Get behind him

Pub date January 21, 2009
SectionFilm FeaturesSectionFilm Review

› johnny@sfbg.com

Oscar season is upon us. Amid sniping text messages from best actor contenders, I’d like to advance the idea that cinema’s most compelling and perhaps revelatory male stars of cinema in recent years aren’t even thespians. They can be athletes, such as Zinedine Zidane, whose day’s work on the soccer field assumes mythic properties in Douglas Gordon’s 2006 Zidane: A 21st Century Portrait. More often, they are musicians. Think of Arthur Russell and Townes Van Zandt, tender ghosts who float through documentaries by Matt Wolf and Margaret Browne. Or the very-much-alive yet enigmatic subject of Stephen Kijak’s Scott Walker: 30 Century Man, a pop star, lyricist, and composer who was made to be a movie star — though one with, in the words of an observer, "Garboesque leanings toward seclusion."

Foreboding yet luminous in a manner that any film composer might envy, the first minutes of the songs "Big Louise" and "It’s Raining Today" are all it takes to prove that the chief glory of 30 Century Man is the lavish setting that it affords Walker’s recordings. Both the grand orchestration and vocal gestures of his late 1960s solo albums and the dark passages and shock tactics of his more recent ones — Tilt (Fontana, 1995) and The Drift (4AD, 2006) — are born again as they bloom and boom through a movie theater sound system. This music is truly majestic. The digital effects that Kijak sometimes uses to illustrate its sound can be cheesy, but another of his gambits hits paydirt. Instead of presenting David Bowie, Brian Eno, and a host of other figures as simple talking heads, he films their responses as they listen to Walker’s music. This listening party effect is intoxicating, and it triggers improvised, as opposed to rehearsed, insights.

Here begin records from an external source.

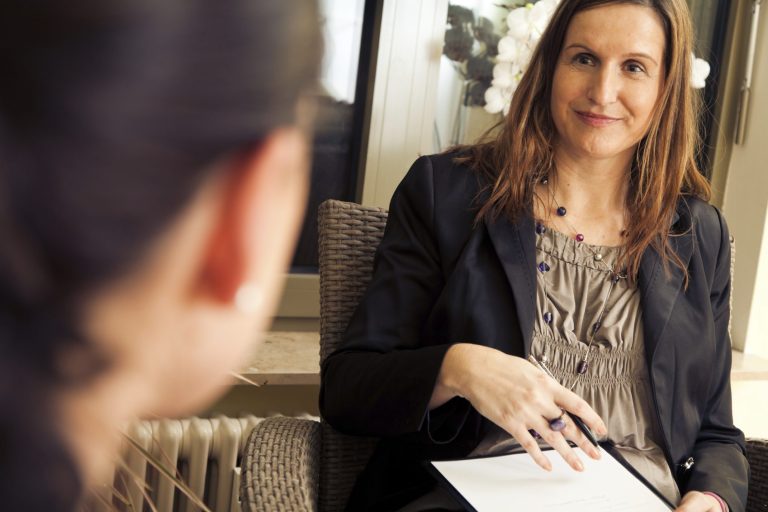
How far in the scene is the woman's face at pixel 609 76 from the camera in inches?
58.7

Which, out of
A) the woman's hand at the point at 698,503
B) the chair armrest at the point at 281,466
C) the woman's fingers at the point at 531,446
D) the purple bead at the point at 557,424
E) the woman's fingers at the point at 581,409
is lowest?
the woman's hand at the point at 698,503

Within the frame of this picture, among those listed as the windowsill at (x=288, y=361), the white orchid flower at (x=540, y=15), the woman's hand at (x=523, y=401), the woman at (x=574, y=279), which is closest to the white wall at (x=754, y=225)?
the windowsill at (x=288, y=361)

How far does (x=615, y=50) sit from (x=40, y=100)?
1421mm

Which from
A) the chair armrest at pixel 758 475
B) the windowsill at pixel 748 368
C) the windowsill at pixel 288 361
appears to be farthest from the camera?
the windowsill at pixel 748 368

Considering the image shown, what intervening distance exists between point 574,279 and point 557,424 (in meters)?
0.36

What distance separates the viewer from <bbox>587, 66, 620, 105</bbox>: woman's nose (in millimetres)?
1476

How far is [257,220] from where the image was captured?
0.20 metres

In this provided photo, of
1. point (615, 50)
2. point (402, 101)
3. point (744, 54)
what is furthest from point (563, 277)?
point (744, 54)

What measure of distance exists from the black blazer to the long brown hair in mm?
32

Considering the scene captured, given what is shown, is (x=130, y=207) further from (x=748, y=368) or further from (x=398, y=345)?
(x=748, y=368)

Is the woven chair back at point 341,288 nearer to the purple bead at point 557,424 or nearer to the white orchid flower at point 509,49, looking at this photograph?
the purple bead at point 557,424

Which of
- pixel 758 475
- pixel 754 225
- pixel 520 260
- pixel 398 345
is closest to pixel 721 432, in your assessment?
pixel 758 475

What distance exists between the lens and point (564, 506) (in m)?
1.21

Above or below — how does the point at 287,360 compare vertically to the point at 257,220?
below
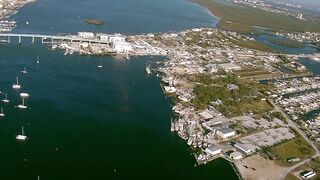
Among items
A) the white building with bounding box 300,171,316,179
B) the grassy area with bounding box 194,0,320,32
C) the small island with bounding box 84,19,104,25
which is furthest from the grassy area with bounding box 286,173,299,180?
the grassy area with bounding box 194,0,320,32

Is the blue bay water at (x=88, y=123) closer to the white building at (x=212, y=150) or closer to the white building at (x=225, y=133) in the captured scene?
the white building at (x=212, y=150)

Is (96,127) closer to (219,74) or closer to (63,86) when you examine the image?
(63,86)

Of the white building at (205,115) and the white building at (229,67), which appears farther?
the white building at (229,67)

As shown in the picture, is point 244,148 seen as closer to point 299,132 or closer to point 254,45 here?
point 299,132

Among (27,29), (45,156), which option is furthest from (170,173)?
(27,29)

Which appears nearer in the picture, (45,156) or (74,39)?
(45,156)

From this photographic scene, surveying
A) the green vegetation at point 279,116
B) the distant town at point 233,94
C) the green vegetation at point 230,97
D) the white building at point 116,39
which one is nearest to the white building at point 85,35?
the distant town at point 233,94

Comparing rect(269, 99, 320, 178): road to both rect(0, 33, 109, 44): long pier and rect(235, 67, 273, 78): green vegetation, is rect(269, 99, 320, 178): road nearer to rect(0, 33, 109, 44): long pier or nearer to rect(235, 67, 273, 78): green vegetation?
rect(235, 67, 273, 78): green vegetation
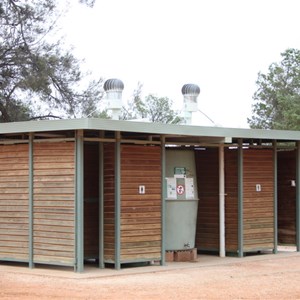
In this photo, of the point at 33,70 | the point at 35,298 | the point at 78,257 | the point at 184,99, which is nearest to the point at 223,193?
the point at 184,99

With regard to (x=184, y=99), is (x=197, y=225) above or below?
below

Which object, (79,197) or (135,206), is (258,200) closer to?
(135,206)

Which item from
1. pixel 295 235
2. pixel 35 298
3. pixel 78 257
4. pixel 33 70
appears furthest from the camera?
pixel 33 70

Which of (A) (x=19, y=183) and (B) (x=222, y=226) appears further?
(B) (x=222, y=226)

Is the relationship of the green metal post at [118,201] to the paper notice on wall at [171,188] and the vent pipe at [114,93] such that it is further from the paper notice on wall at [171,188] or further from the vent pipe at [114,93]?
the vent pipe at [114,93]

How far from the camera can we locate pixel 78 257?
14.0m

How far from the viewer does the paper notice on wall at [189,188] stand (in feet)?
52.9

Time stood still yesterday in the music Walker made with arranger Wally Stott (now Angela Morley, and one of the film’s most likable commentators), and it stands still today when 30 Century Man languishes in the songs from Walker’s quartet of self-titled Philips solo albums from 1967 through 1970. A welcome sense of ambiguity thrives throughout Kijak’s movie. Executive producer Bowie shares a back story about a competitive bond he felt he had with Walker, even if Walker wasn’t aware of it — namely, that one of Walker’s girlfriends never got over her love of Walker’s music, even as she was dating Bowie. The anecdote is a perfect illustration of the homo-social electricity that charges so much popular music, and Kijak is wise enough to let the inference speak for itself.

30 Century Man is unique simply for its on-camera interview and studio footage of Walker, who has spent more than a decade on a single album and gone 30 years between live performances. As a leading man, he’s conflicted. He may be a notorious film buff who is fond of Victor Erice and collaborated with Leos Carax, but the physical efforts on his part to cultivate an iconic mystique — hats and sunglasses, for example — come across as almost comic signifiers of a genuine unease about being on-camera. At the beginning of one of the film’s interviews, he jokingly refers to McCarthy-era forms of interrogation, and only truly loosens up past the point of obvious self-consciousness when he’s enmeshed in recording a song. Instead of a full-blown eccentric, Kijak’s movie puts forth a vision of a guy who’d simply rather make art than play the fame game. Of course, in Walker’s case, that art now involves using slabs of meat as rhythmic instruments — and instead of writing for the charts, he’s singing about Pasolini and Mussolini.

SCOTT WALKER: 30 CENTURY MAN opens Fri/23 in Bay Area theaters.